Die geheime Lust an der SCB-Niederlage
Es ist wieder Playoff-Zeit und der SCB strebt einen weiteren Meistertitel an. Das würde viele freuen – nicht aber unseren Hauptstädter.
Der SCB scheint eine Macht in der Stadt. Doch noch mächtiger ist der Eishockey-Landes-Krösus, wenn man auf dem Land wohnt. Das war jedenfalls im Berner Oberland so, als ich klein war. Und so entwickelte ich damals ein Interesse am Eishockey, das durch einen Aufenthalt am Spenglercup an meinem 10. Geburtstag (Jokerit Helsinki versus HC Davos, ein Puck als Gewinn bleibt die Erinnerung) sowie ausgiebiges Spielen der gesammelten NHL-Jahrgänge bis ca. 1998 genährt wurde. Der SCB? Der war allerdings nie mein Freund, weil die harten Buben in der Schule, denen ich lieber aus dem Wege ging, allesamt SCB-Fans waren.
Alle Jubeljahre pilgerte ich dennoch in das Allmendstadion. Es waren die Jahre vor den Cheerleaderinnen, vor Trainer Riccardo Fuhrer, vor der Beinahe-Pleite und aber vor allem die Klotener Jahre, denn als einigermassen geschichtsloses Wesen konnte ich mir damals gar nichts anderes vorstellen als einen weiteren Titelgewinn der Zürcher Flughafendörfler.
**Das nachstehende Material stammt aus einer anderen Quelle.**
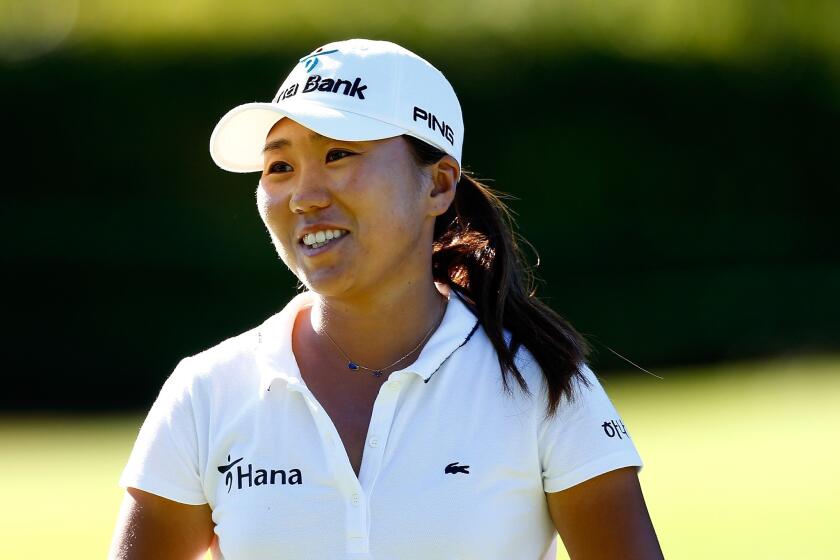 I.K. Kim of South Korea smiles after making birdie put on the 11th hole during the first round of the Portland Classic at the Columbia Edgewater Country Club.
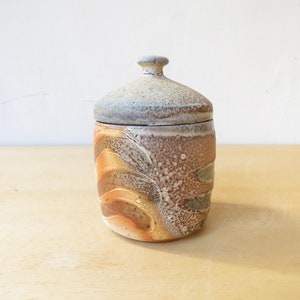 以下が含まれることがあります： 蓋付きの陶器の壺。壺は円筒形で、丸い底と小さなつまみのある蓋が付いています。壺は茶色、オレンジ色、白の渦巻き模様です。蓋はグレーで、質感があります。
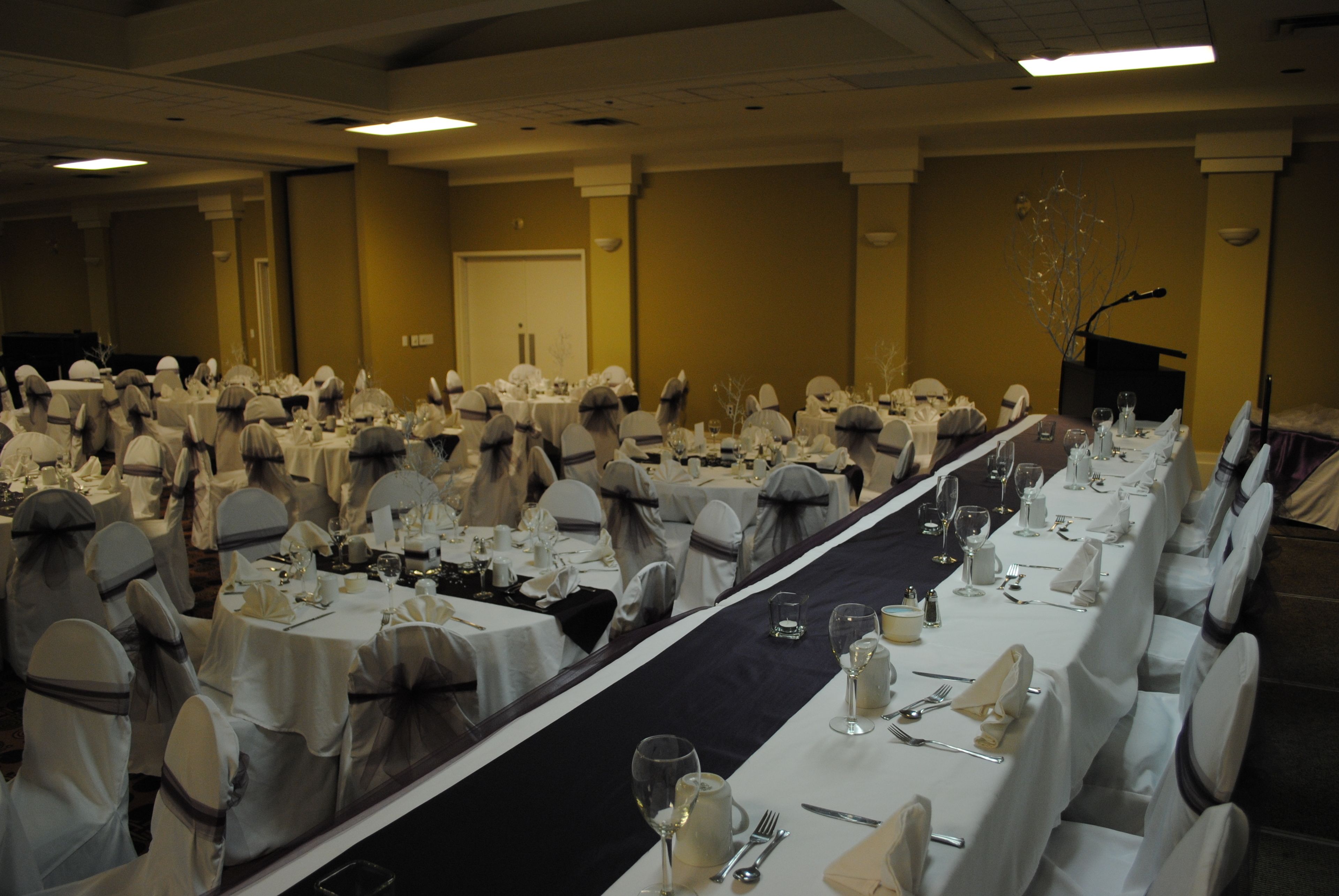 Une salle de banquet où de longues rangées de tables sont dressées pour un événement formel, chacune étant recouverte d’une nappe blanche et agrémentée de chaises.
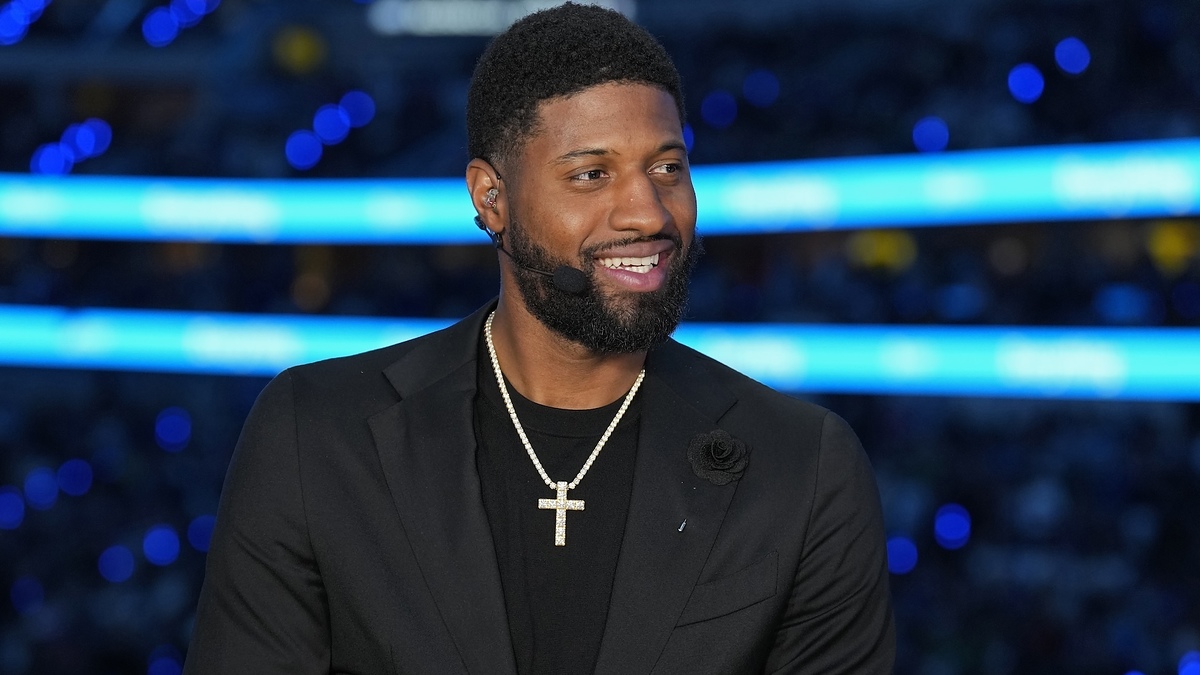 Paul George is smiling while wearing a black suit with a black shirt underneath and a cross necklace. He has a rose pin on his suit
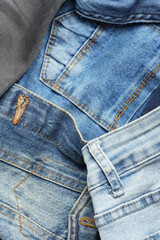 Fototapeta premium Top view of a pile of textured blue jeans, denim background.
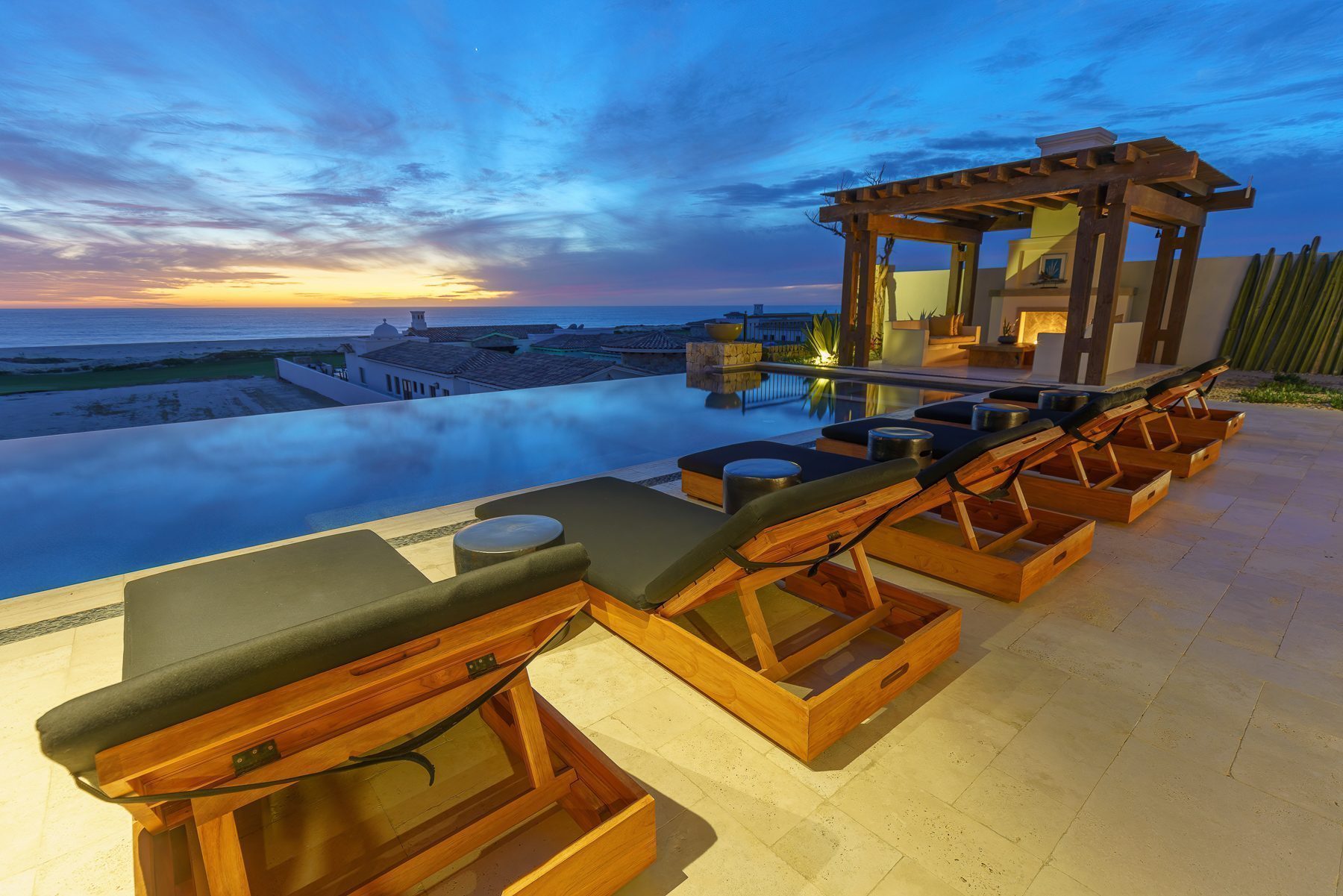 Luxury villa interior at Rancho San Lucas showing open-plan living with Pacific Ocean views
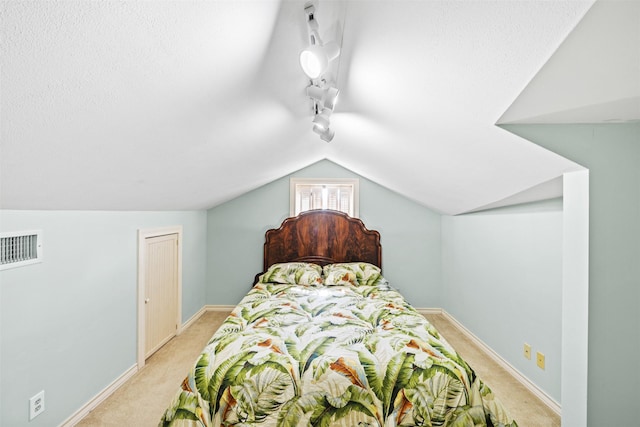 carpeted bedroom with track lighting, vaulted ceiling, and a textured ceiling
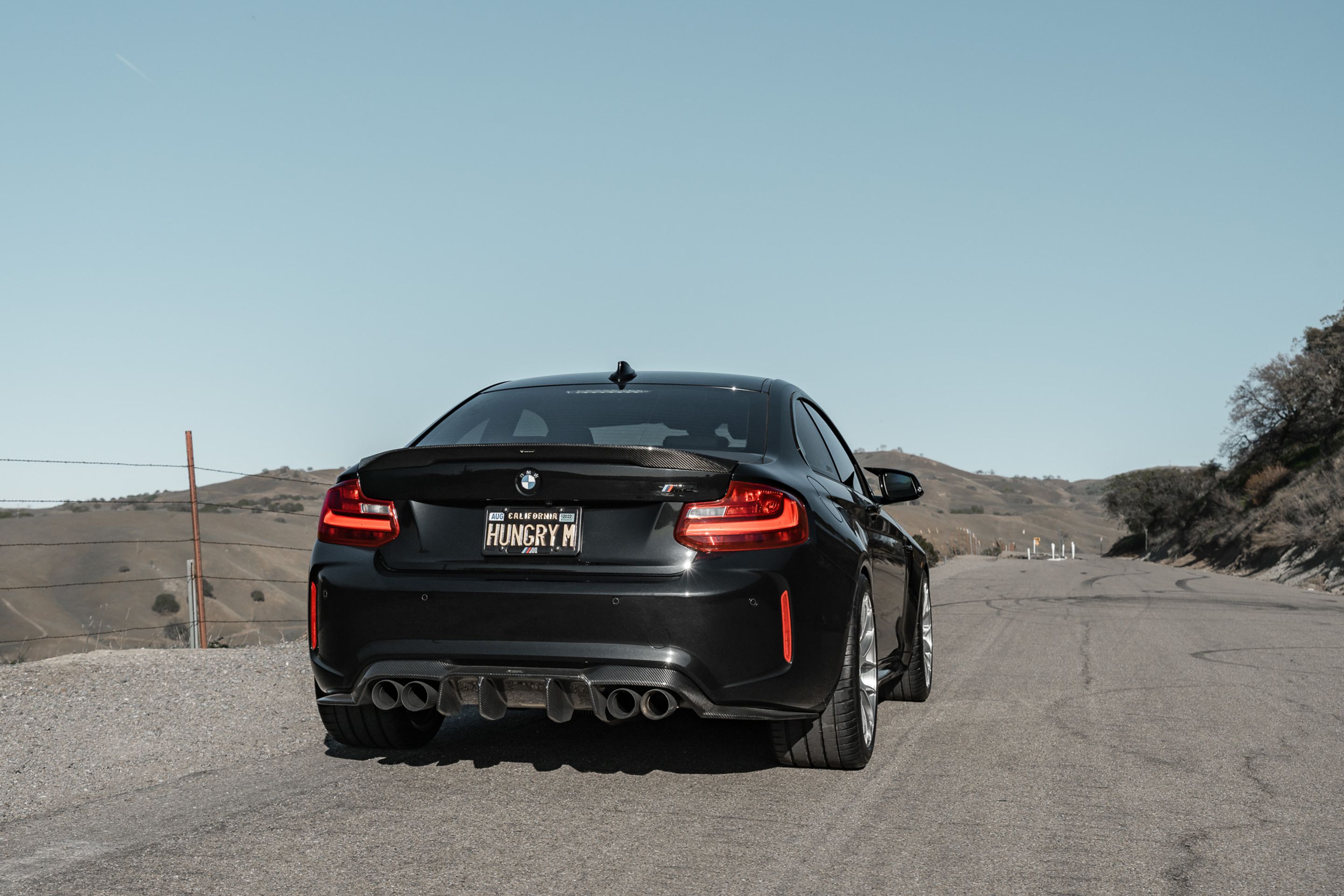 Black BMW F87 M2 with 19" EC-7RS Apex wheels in Brushed Clear
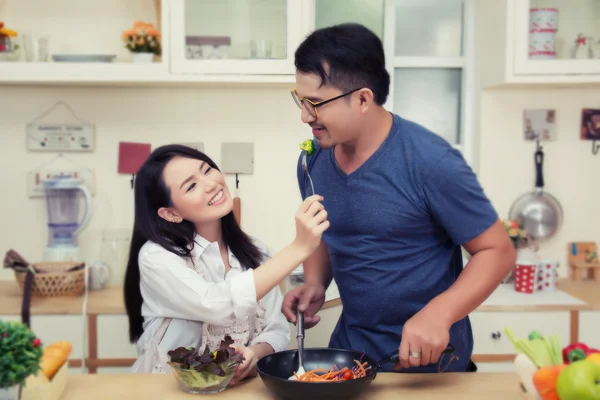 Happy couple Eating vegetable. Having fun in the kitchen. — Stock Photo, Image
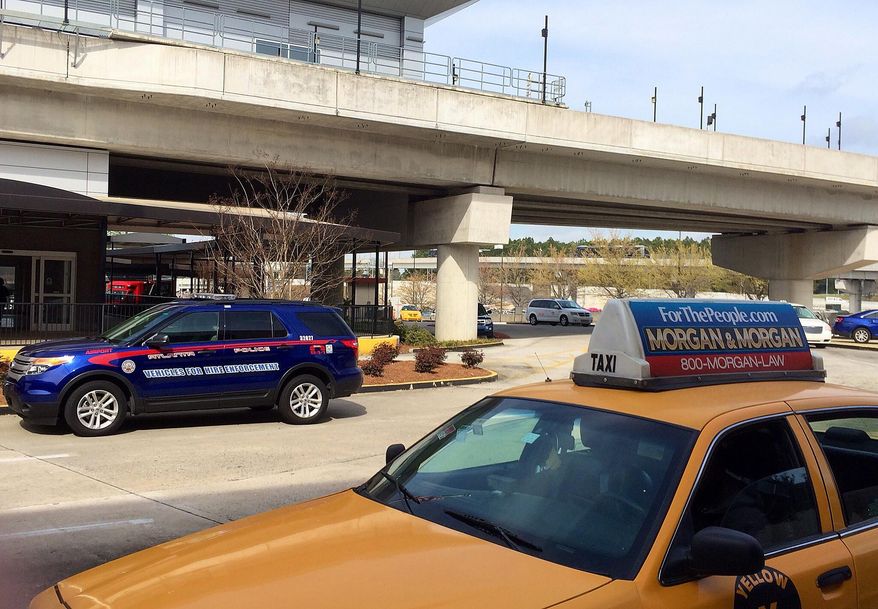 In this March 25, 2016 photo, an Atlanta Police Rides-For-Hire Enforcement vehicle sits amid taxi cabs outside the departures area of the domestic terminal at Hartsfield-Jackson Atlanta International Airport. A battle over background checks for Uber drivers at the world's busiest airport comes as cities like Los Angeles and Austin, Texas, consider more thorough screenings to prevent criminals from getting behind the wheel. Uber has objected to the use of fingerprints to check criminal records of its drivers, saying its own record checks are sufficient. (AP Photo/Jeff Martin)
Dementsprechend klar verlief auch die Final-Partie zwischen dem EHC Kloten und dem SC Bern, die ich besuchen durfte. Zum ersten Mal stand ich da auf der mächtigen Rampe, konsumierte höchstens einen Eistee, während rum um mich geschnupft und «ä guetä Mätsch» gewünscht wurde. Selbstverständlich gabs auch den Bärner Marsch, den Gesang «Wär nid gumpet isch ke Bärner» sowie «Bärn Bärn Bärn i ha di gärn» zu vernehmen. Doch die roughe Stimmung ernüchterte rasch, während der Flachmann angesetzt wurde, denn Kloten war einfach zu gut, die Jeans-Jacken mit den Fanfarben zeigten Trauer und das «Sierra Madre» der Schürzenjäger wurde nicht angestimmt. Innerlich freute ich mich recht fest über die Niederlage, denn für einmal hatten die harten Buben der heimischen Schule das Nachsehen.
Seither habe ich das Allmendstadion, das zwischenzeitlich auf den Namen BernArena getauft wurde und nun PostFinance-Arena heisst, nie mehr aufgesucht und das Interesse am Eishockey ist auch abgeflaut. Denn in der Stadt scheint mir der SCB abseits des Nüni-Trams während den Spieltagen dann doch nicht die Macht, als den ich den Klub einst aus der Ferne wahrgenommen habe. Nur während den Playoffs flackert das kindliche Interesse am Eishockey wieder auf. Primär im Fokus: Eine Niederlage des SCB. Wenn möglich im Final, in der siebten Partie. Ja, soviel Pausenplatz-Revanche muss nun mal sein.